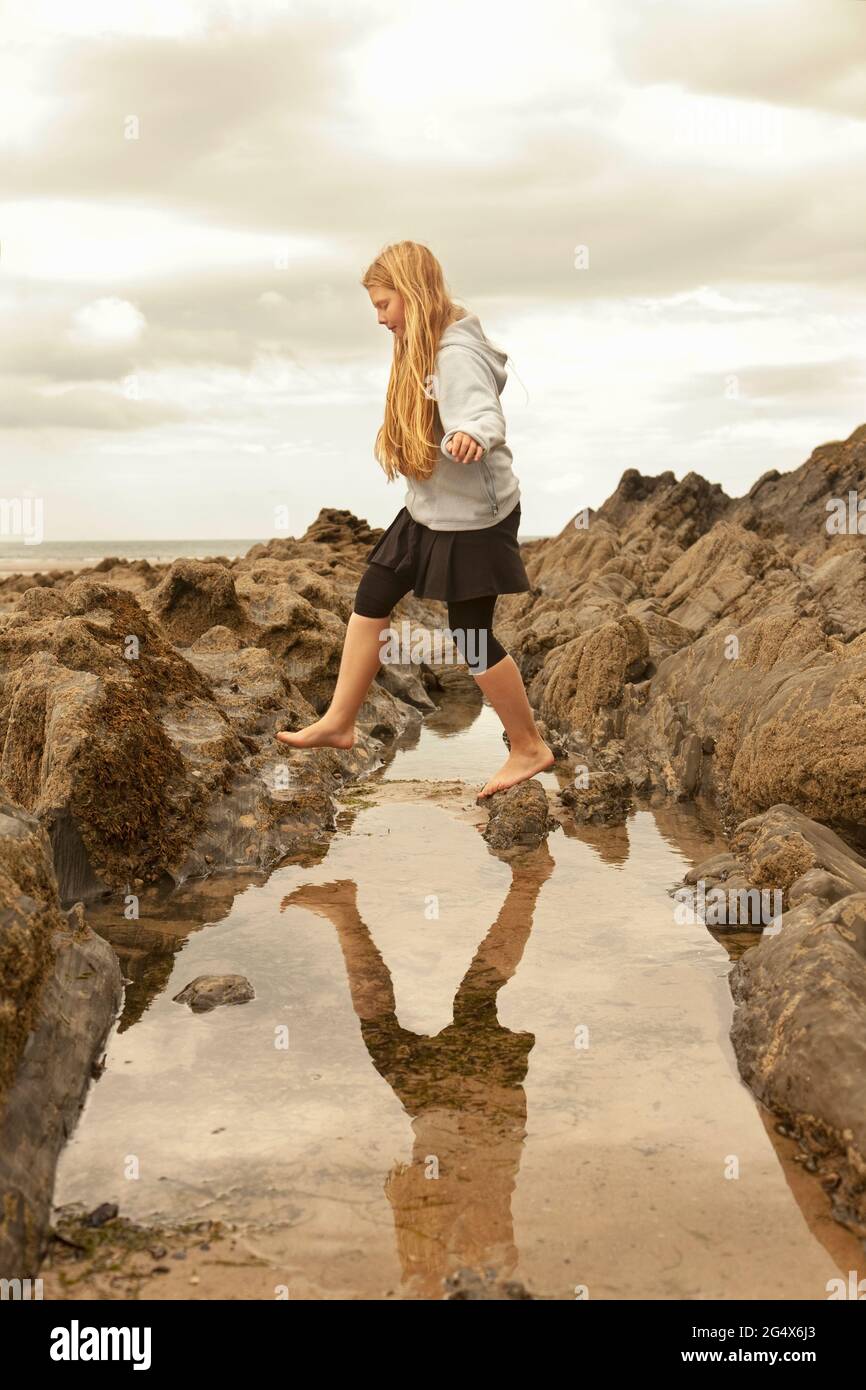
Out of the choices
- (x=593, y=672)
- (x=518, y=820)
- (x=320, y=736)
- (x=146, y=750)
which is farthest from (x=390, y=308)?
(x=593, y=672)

* * *

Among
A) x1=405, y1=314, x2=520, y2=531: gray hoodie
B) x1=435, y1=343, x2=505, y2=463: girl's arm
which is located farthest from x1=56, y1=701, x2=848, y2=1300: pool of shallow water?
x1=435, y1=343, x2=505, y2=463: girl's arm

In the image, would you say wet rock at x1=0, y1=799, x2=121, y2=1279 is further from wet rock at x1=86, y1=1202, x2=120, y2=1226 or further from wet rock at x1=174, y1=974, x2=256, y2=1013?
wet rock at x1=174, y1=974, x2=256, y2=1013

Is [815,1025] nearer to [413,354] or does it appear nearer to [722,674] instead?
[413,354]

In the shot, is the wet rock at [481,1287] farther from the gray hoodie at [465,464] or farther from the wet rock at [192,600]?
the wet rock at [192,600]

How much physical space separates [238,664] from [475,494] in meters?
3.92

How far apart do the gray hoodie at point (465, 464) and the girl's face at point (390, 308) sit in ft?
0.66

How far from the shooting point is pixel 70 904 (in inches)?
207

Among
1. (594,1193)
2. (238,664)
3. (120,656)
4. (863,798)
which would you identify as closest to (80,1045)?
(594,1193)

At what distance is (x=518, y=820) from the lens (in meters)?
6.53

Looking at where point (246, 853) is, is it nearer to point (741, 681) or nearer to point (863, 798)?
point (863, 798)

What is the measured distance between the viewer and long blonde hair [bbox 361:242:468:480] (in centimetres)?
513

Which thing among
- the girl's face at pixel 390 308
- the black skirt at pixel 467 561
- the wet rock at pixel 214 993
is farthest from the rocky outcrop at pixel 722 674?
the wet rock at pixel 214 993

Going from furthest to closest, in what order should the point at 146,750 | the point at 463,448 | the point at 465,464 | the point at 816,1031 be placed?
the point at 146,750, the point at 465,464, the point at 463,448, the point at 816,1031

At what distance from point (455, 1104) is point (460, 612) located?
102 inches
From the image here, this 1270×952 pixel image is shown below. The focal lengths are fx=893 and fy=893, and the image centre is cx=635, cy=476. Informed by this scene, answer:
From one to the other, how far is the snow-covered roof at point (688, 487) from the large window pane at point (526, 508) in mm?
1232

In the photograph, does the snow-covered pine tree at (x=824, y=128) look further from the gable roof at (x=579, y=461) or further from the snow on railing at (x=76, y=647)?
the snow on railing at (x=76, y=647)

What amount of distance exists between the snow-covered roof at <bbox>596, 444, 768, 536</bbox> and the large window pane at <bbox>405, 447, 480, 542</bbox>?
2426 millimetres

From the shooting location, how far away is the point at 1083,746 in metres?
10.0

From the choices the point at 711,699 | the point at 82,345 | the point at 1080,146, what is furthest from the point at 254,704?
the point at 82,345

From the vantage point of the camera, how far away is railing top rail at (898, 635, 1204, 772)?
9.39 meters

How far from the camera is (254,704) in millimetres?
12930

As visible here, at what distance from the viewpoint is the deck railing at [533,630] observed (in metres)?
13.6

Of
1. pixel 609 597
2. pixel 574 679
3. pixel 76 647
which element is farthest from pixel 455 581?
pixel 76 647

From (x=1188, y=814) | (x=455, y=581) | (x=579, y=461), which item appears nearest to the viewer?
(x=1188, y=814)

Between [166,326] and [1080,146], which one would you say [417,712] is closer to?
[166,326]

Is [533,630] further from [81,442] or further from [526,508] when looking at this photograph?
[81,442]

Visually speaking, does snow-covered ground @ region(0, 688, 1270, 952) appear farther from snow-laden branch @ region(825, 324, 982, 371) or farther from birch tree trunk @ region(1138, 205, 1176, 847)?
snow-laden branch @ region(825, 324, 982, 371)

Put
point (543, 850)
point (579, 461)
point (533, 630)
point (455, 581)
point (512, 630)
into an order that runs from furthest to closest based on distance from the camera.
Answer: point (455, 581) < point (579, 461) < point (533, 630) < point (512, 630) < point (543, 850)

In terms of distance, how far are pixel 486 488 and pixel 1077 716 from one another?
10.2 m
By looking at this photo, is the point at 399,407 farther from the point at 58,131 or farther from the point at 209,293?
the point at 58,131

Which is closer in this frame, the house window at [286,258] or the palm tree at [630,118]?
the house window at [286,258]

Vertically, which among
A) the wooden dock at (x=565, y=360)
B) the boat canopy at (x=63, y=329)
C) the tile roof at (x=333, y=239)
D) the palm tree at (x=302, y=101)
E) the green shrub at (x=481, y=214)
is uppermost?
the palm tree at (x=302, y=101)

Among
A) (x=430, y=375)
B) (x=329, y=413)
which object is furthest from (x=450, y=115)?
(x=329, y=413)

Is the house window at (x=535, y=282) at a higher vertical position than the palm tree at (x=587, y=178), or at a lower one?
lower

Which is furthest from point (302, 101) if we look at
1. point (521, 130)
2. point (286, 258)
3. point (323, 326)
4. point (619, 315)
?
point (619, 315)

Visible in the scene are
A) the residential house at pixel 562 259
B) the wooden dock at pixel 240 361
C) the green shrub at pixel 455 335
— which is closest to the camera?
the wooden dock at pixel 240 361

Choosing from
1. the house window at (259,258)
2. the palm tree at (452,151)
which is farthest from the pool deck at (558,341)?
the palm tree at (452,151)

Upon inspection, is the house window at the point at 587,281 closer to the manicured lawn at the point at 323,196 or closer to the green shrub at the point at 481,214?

---

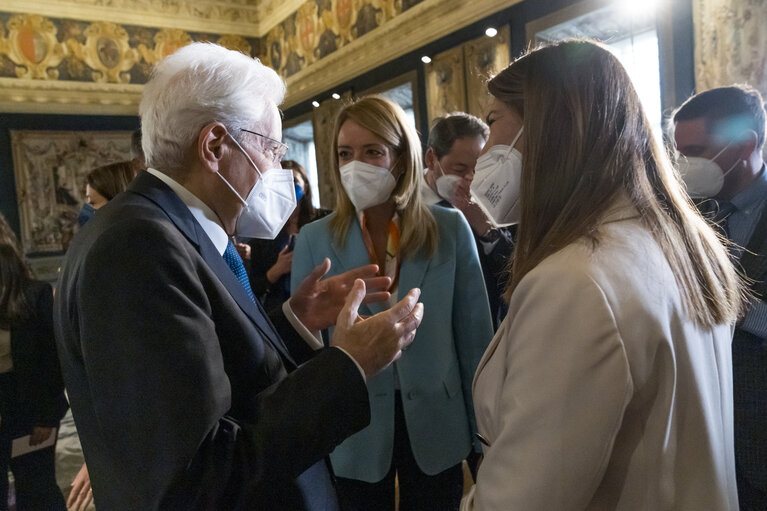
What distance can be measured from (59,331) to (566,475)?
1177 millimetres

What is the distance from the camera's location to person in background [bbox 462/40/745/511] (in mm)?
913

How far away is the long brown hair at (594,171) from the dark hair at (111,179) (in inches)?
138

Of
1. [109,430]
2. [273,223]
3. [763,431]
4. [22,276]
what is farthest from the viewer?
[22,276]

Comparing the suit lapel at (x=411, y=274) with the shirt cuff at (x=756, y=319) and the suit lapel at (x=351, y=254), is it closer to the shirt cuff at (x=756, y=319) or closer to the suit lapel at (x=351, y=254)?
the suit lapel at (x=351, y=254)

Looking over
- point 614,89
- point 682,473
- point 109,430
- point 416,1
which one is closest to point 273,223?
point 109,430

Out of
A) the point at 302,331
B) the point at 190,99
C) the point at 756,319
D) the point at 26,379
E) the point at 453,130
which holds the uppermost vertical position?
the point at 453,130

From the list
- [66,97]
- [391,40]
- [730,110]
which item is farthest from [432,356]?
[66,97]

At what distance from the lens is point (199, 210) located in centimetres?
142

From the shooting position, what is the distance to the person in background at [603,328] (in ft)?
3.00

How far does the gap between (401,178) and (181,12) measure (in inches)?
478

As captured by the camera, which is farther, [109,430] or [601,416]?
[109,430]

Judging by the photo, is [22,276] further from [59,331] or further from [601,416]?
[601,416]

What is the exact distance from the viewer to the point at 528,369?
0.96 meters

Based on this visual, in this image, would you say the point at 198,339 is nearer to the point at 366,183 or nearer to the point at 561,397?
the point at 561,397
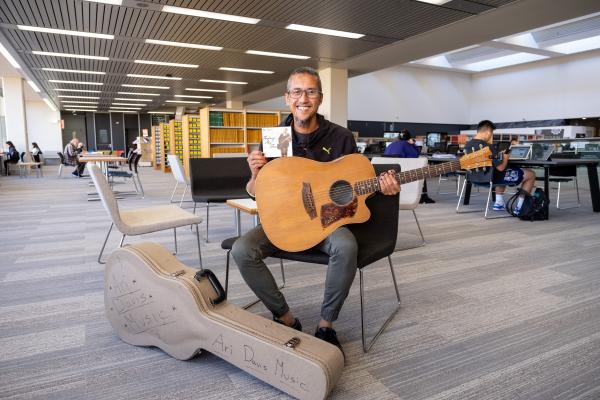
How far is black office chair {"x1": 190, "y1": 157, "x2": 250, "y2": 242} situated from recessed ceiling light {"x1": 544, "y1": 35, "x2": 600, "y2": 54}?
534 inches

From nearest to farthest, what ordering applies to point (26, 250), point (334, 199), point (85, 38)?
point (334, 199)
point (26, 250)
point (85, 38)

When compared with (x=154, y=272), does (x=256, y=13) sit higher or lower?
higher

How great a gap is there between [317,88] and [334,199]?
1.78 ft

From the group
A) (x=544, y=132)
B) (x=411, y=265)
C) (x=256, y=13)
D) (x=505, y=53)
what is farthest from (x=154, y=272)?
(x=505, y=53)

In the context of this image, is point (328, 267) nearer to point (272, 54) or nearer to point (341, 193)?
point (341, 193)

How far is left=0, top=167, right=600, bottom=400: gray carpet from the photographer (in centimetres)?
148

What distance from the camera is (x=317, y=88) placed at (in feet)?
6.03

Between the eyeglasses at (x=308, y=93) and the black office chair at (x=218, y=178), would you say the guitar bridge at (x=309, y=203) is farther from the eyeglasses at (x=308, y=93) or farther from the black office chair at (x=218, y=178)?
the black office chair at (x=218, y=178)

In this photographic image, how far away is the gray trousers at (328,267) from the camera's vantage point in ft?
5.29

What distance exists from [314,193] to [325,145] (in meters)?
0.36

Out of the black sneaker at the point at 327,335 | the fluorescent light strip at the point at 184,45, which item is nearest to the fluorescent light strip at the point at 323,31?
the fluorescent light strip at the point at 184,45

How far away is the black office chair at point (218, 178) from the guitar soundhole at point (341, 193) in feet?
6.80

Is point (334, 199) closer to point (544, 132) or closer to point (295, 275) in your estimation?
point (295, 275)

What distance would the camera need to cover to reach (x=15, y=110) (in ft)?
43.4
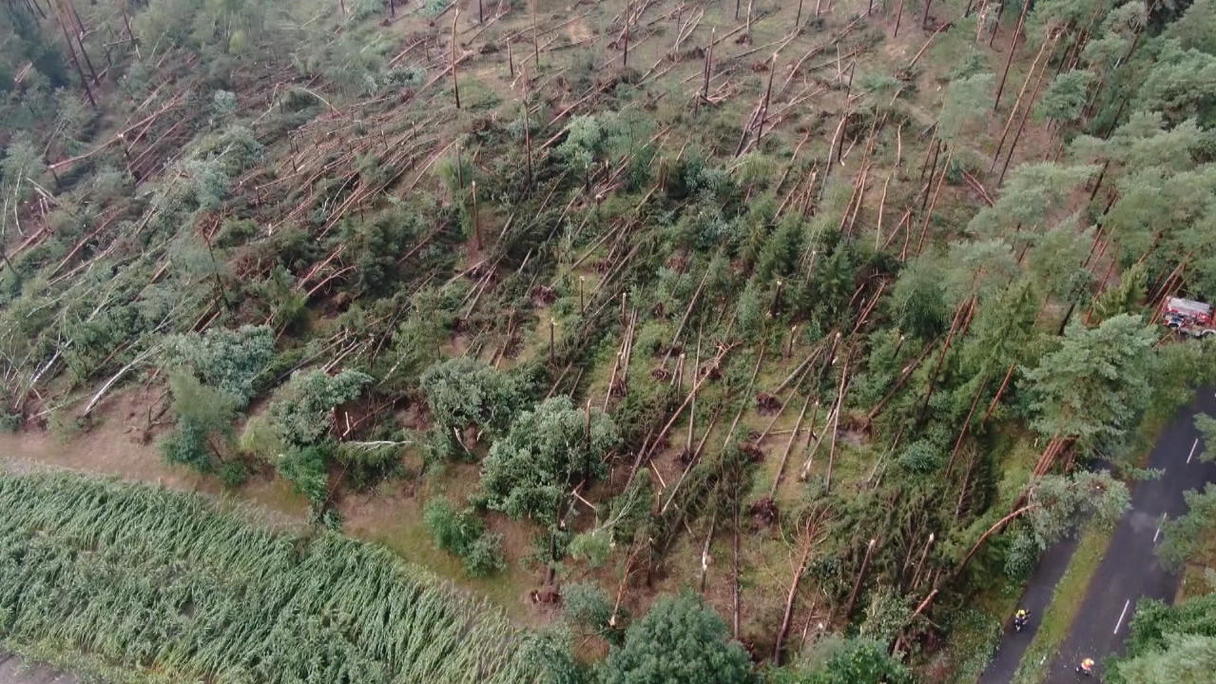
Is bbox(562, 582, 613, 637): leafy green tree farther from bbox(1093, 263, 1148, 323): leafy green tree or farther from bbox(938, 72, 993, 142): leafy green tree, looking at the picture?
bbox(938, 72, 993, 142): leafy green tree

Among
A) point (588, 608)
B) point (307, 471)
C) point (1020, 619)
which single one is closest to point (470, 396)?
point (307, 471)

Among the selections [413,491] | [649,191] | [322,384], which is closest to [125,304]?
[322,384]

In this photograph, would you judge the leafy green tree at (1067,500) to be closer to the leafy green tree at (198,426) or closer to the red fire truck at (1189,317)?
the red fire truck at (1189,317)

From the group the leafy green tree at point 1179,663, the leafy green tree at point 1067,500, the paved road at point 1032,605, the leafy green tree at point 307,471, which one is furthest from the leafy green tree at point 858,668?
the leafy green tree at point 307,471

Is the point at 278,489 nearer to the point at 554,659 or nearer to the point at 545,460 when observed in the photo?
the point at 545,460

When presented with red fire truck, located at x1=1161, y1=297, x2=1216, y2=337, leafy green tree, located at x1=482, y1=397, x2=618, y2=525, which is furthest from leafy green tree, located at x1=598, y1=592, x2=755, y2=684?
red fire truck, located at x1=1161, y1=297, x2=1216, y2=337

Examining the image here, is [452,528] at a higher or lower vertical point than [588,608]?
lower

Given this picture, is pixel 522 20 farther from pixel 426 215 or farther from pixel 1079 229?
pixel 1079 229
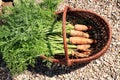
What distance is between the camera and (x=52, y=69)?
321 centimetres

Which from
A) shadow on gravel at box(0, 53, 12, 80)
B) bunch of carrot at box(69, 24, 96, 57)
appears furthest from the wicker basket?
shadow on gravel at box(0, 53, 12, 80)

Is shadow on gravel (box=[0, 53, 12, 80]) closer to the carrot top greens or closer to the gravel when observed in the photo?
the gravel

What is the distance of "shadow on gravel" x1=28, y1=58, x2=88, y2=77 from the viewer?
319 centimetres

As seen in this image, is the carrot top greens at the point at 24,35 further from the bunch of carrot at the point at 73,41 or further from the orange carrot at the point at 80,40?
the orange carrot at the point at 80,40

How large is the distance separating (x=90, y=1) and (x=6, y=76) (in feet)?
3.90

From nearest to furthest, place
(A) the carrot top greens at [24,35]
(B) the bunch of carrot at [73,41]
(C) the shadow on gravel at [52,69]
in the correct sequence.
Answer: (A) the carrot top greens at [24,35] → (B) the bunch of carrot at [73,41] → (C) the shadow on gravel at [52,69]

To be done:
Select every line in the entries above that contains the word "item" and copy each one out in full.

Response:
From (x=1188, y=814) | (x=455, y=581) | (x=579, y=461), which item appears nearest to the viewer?
which item is farthest from [432,356]?
Out of the black sneaker at the point at 327,335 | the fluorescent light strip at the point at 184,45, which item is nearest to the fluorescent light strip at the point at 323,31?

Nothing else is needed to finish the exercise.